[[ DOCUMENT SECTION open ]]

This article was originally published by War is Boring on 3 October 2016.
Long before the debacles of the wars in Afghanistan and Iraq, Somalia was the quagmire that Western militaries would have loved to strike from their records.
In the now-famous Black Hawk Down incident in 1993, overconfident U.S. forces blundered into an ambush in Mogadishu. Eighteen American soldiers and two troops from the supporting U.N. force died.
The West retreated from Somalia. To fill the security vacuum, the African Union deployed a peacekeeping force from 2006 onward.
The AMISOM peacekeeping force relies to a great degree on material and financial support from the United States and European allies, whose interest in the Somalia conflict increased again when Islamist groups gained influence in the country.
But the memory of the 1993 battle complicated direct intervention by Western militaries.
Gradually and quietly, this has begun to change.
Al Shabaab, the most powerful Islamist group in Somalia, aligned itself with Al Qaeda in 2012. But in contrast to the globally-oriented Al Qaeda, Al Shabaab has focused on military and political objectives in Somalia and neighboring countries, demonstrating a nationalist brent that the broader Al-Qaeda movement lacks.
Nonetheless, the U.S. military has conducted drone strikes on Islamist militants in Somalia since at least 2011. But lately, American intervention has escalated.
Both the frequency of — and casualties from — U.S. drone strikes in Somalia increased dramatically. No fewer than 194 people have died in American drone strikes in Somalia as of September 2016. That’s a tenfold increase over 2015, according to the United Kingdom-based Bureau of Investigative Journalism.
The U.S. military and intelligence services have also deployed manned warplanes from bases in Ethiopia and Djibouti, as well as from ships at sea, in order to strike targets and collect intelligence.
American and British commandos have been active on Somali soil since at least 2007 — and probably as early as 2003 — for individual reconnaissance and kill-or-capture missions. As with the drone strikes, ground activity has increased markedly in recent years.
In addition to unilateral missions aimed at high-value targets, U.S. Special Operations Forces have been embedding with Somali and Ethiopian troops as “advisers” — and have even found themselves in gunfights with Al Shabaab fighters.
This practice seems to have begun in earnest in 2015, when Pentagon press releases began to refer to “self-defense strikes” by drones and other aircraft in support of U.S. troops and their allies after they had come under fire.
This choice of words is not without its ironies, as a close reading of these reports makes clear that in most — if not all — cases, U.S. troops were involved in offensive missions, where return fire was practically guaranteed.
The United Kingdom has expanded its involvement in Somalia. It currently stations 65 soldiers in Mogadishu as advisers — and plans to double that number, Prime Minister Theresa May said in September 2016.
Other European nations are also active in Somalia, training Somali soldiers within the framework of an E.U. mission that began in 2010 and currently includes 195 troops. The E.U. mission has expanded in recent years, and recently moved its headquarters from Uganda to Somalia itself.
Western militaries could further grow their footprints in Somalia in coming years, potentially including more active involvement in combat operations. This is not necessarily by choice, either. The fact of the matter is that AMISOM, while initially successful in pushing back Al Shabaab, has struggled recently.

[[ DOCUMENT SECTION closed ]]

* EXERCISE 1: Reproduce the passage of the Somalia article word for word, from "Al Shabaab, the" to "Al-Qaeda movement lacks.".
* EXERCISE 2: According to the Somalia article, how many troops does the E.U. training mission currently include?
* EXERCISE 3: Extend the Somalia article beyond its final sentence.

[[ DATASET EXCERPT open ]]

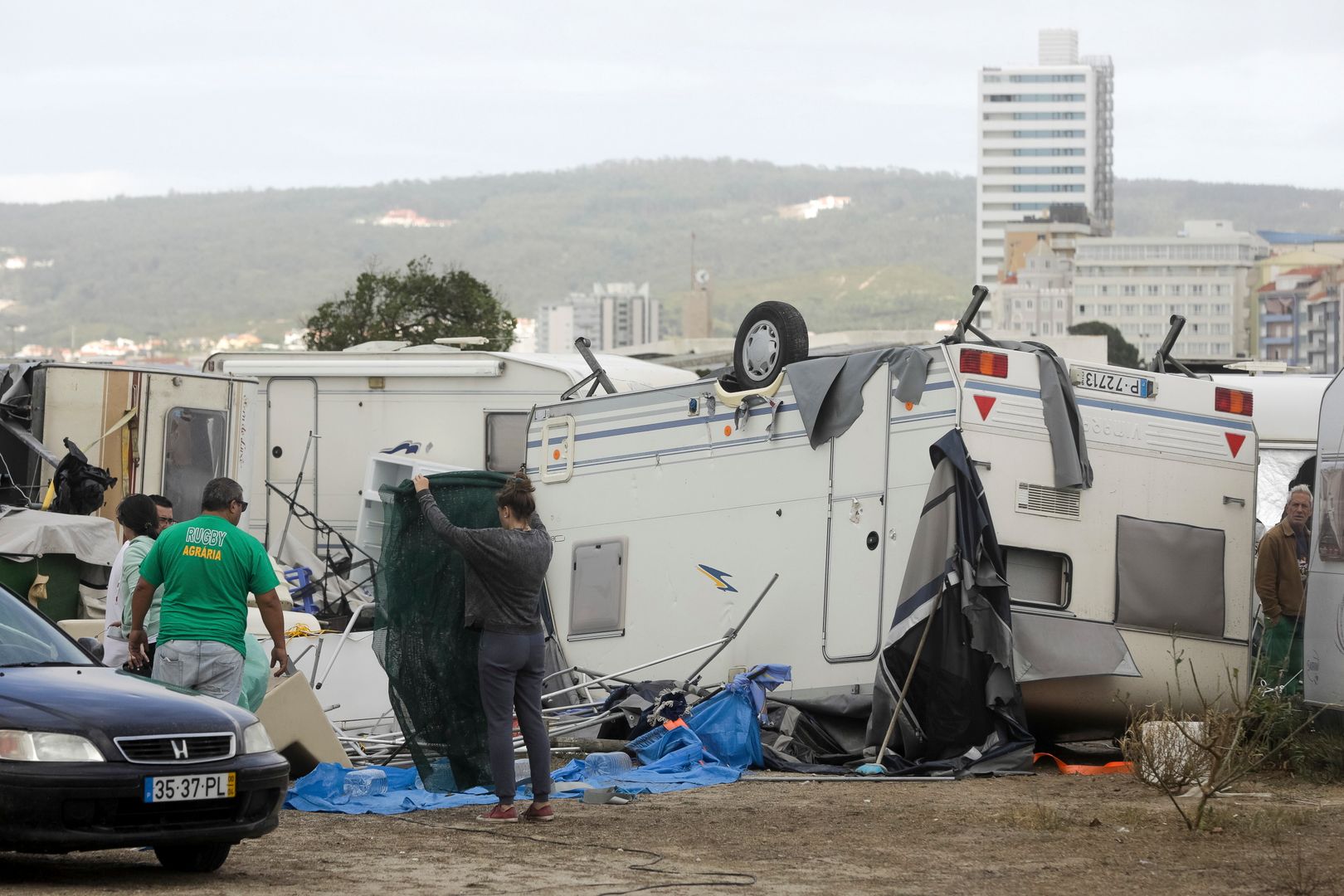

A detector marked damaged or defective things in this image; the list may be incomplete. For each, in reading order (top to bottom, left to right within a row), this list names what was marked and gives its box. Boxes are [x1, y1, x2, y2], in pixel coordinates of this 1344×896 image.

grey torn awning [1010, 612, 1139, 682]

[[ DATASET EXCERPT closed ]]

* RESPONSE AREA 1:
Al Shabaab, the most powerful Islamist group in Somalia, aligned itself with Al Qaeda in 2012. But in contrast to the globally-oriented Al Qaeda, Al Shabaab has focused on military and political objectives in Somalia and neighboring countries, demonstrating a nationalist brent that the broader Al-Qaeda movement lacks.

* RESPONSE AREA 2: 195 troops.

* RESPONSE AREA 3:
Al Shabaab has lost control over most major towns in Somalia, but remains dominant in large swathes of the countryside. The group is conserving its strength by avoiding direct confrontation with AMISOM wherever possible.
This strategy has paid off for the Islamists. AMISOM forces are overstretched and susceptible to devastating raids on their isolated camps and supply lines. The A.U. mission has lost hundreds of soldiers in such incidents since 2014.
Other external forces have sapped AMISOM’s strength.
Burundi is embroiled in a domestic crisis bordering on a civil war. Uganda is preoccupied with its interests in South Sudan, where it has intervened militarily. Ethiopia has suffered massive popular protests that the government has suppressed with a huge military deployment at home.
At the same time, Ethiopia must guard its borders with Eritrea and South Sudan. This may have been a factor in Ethiopia withdrawing troops from several Somali town in September 2016. Al Shabaab promptly recaptured the communities Ethiopia abandoned.
The United States and the European Union have been loath to provide further financing and support for certain AMISOM partners. Both Burundi and Uganda have recently held highly contentious and fraudulent elections marred by violence. AMISOM provides funding and training to the militaries of both countries.
While the West and AMISOM recently reached a compromise on payments to the A.U. force, Western governments probably wish that they could rid themselves of the burden of having to cooperate with some of the more questionable governments in the region.
But as it stands, Somali forces are by no means capable of asserting the government’s authority over Somalia’s territory.
Because past efforts have failed to bring Somali security forces up to an acceptable level of capability — and because AMISOM cannot be relied upon to continue the job on its own — Western militaries will have to fill the void if they don’t want to see all the gains they’ve achieved in Somalia recede before their eyes.
With Somalia’s second presidential and legislative elections of the past three decades coming up later in 2016, many more American and European soldiers could find their way to Somalia.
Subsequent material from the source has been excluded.